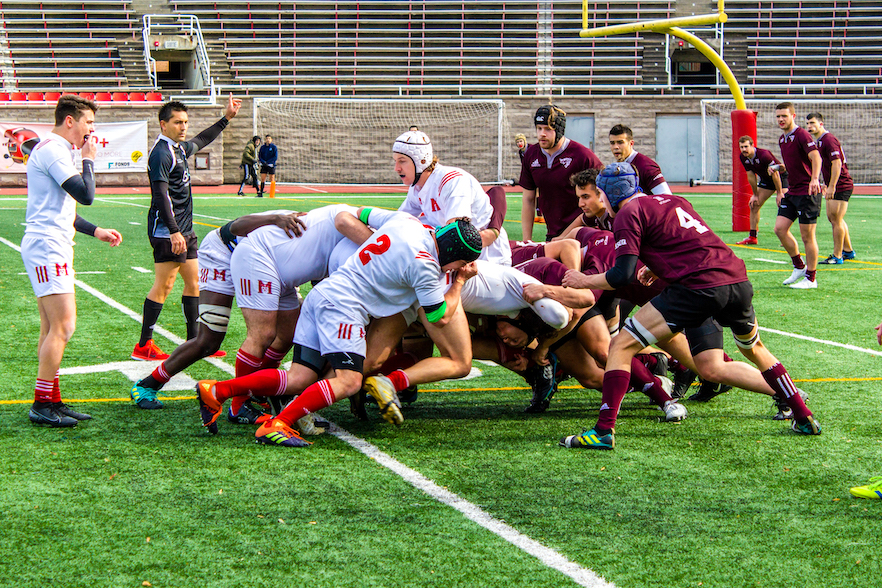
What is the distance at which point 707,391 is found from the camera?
5.89 m

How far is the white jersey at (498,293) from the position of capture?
5.15 metres

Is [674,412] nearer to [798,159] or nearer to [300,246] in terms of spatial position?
[300,246]

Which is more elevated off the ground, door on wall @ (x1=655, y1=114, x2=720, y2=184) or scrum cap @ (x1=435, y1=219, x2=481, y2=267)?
door on wall @ (x1=655, y1=114, x2=720, y2=184)

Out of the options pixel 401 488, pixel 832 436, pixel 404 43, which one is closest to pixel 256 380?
pixel 401 488

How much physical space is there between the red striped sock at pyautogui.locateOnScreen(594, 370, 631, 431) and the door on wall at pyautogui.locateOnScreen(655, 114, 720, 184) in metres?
26.6

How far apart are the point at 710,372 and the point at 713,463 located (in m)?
0.71

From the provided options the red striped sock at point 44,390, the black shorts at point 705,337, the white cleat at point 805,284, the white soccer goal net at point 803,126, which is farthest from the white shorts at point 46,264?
the white soccer goal net at point 803,126

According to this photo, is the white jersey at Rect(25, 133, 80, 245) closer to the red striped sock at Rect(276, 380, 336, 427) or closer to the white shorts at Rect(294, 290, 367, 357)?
the white shorts at Rect(294, 290, 367, 357)

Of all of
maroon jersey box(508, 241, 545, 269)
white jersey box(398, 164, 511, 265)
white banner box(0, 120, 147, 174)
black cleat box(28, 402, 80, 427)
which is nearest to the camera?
black cleat box(28, 402, 80, 427)

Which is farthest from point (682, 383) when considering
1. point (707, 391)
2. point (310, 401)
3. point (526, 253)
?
point (310, 401)

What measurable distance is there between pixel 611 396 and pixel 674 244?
87 centimetres

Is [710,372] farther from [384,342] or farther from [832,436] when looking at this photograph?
[384,342]

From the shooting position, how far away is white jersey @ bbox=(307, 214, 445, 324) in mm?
4738

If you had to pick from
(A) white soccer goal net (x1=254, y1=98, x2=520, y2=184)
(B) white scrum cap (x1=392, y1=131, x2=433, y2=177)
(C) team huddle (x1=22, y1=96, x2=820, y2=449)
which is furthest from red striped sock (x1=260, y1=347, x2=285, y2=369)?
(A) white soccer goal net (x1=254, y1=98, x2=520, y2=184)
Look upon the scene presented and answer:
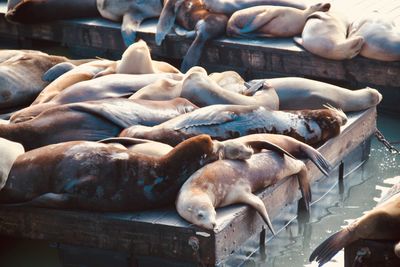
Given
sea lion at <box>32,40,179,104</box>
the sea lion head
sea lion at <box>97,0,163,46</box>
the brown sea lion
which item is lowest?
sea lion at <box>97,0,163,46</box>

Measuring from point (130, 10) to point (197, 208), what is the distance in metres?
5.06

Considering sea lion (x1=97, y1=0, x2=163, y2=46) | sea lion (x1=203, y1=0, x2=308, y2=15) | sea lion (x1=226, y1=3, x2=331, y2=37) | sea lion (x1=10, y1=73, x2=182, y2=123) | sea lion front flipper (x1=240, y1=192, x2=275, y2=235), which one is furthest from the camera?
sea lion (x1=97, y1=0, x2=163, y2=46)

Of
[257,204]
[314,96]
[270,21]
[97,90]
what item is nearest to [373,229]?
[257,204]

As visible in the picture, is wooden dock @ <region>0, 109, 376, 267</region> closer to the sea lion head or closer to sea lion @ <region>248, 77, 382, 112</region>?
the sea lion head

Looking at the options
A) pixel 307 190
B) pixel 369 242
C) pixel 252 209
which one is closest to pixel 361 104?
pixel 307 190

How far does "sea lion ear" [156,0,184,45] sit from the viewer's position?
9930mm

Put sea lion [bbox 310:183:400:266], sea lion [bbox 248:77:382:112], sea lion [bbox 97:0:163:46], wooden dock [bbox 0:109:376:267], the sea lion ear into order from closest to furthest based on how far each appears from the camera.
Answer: sea lion [bbox 310:183:400:266] → wooden dock [bbox 0:109:376:267] → sea lion [bbox 248:77:382:112] → the sea lion ear → sea lion [bbox 97:0:163:46]

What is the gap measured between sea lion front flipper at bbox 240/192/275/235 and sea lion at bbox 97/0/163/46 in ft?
14.9

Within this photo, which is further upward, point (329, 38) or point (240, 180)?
point (240, 180)

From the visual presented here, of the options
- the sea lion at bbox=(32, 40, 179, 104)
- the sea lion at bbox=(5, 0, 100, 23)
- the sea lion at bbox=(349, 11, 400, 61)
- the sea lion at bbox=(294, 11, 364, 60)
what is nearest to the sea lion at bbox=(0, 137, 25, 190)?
the sea lion at bbox=(32, 40, 179, 104)

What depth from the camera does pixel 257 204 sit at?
5.84 meters

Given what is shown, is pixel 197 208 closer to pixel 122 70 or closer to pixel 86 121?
pixel 86 121

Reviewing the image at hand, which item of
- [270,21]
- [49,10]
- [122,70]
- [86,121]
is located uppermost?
[86,121]

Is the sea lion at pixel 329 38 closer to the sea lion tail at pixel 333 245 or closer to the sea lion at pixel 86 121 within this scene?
the sea lion at pixel 86 121
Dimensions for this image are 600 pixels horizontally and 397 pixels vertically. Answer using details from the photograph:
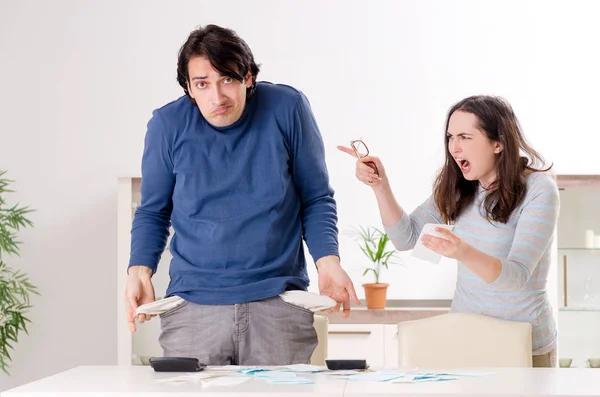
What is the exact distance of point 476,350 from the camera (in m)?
2.43

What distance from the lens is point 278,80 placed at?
15.0ft

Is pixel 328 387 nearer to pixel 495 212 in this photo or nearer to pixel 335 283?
pixel 335 283

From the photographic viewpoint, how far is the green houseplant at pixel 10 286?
167 inches

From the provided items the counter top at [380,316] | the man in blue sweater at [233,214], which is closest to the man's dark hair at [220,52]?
the man in blue sweater at [233,214]

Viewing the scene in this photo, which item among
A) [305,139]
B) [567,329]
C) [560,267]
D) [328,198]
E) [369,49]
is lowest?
[567,329]

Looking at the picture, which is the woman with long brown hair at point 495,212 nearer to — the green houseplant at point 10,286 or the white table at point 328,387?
the white table at point 328,387

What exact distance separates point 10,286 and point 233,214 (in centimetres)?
283

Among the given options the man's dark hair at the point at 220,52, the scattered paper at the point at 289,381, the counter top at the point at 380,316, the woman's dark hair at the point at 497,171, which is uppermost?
the man's dark hair at the point at 220,52

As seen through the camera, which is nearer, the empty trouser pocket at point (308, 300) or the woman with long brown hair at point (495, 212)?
the empty trouser pocket at point (308, 300)

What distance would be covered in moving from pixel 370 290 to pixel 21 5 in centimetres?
245

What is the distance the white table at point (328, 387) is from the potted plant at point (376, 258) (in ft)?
7.14

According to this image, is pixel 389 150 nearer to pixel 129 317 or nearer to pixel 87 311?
pixel 87 311

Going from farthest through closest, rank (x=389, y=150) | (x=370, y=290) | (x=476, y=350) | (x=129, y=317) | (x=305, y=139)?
(x=389, y=150) → (x=370, y=290) → (x=476, y=350) → (x=305, y=139) → (x=129, y=317)

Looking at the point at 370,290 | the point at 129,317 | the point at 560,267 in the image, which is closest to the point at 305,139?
the point at 129,317
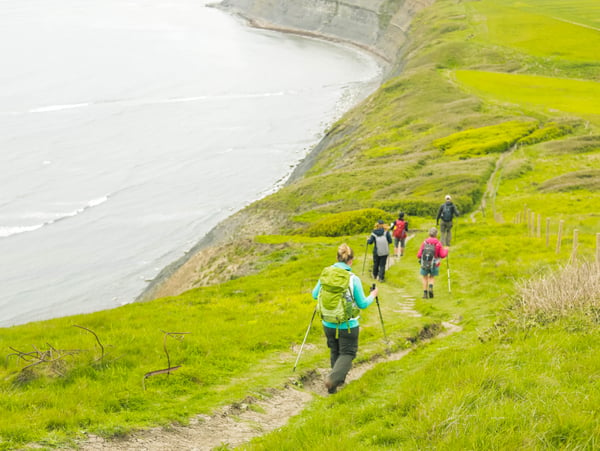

**********

* EXERCISE DIRECTIONS
Gather every line in the items above that contains the word "located".

* REPLY TO THE EXERCISE
How far apart are the point at 710,372 and the point at 713,463 located (in m)?
is located uppermost?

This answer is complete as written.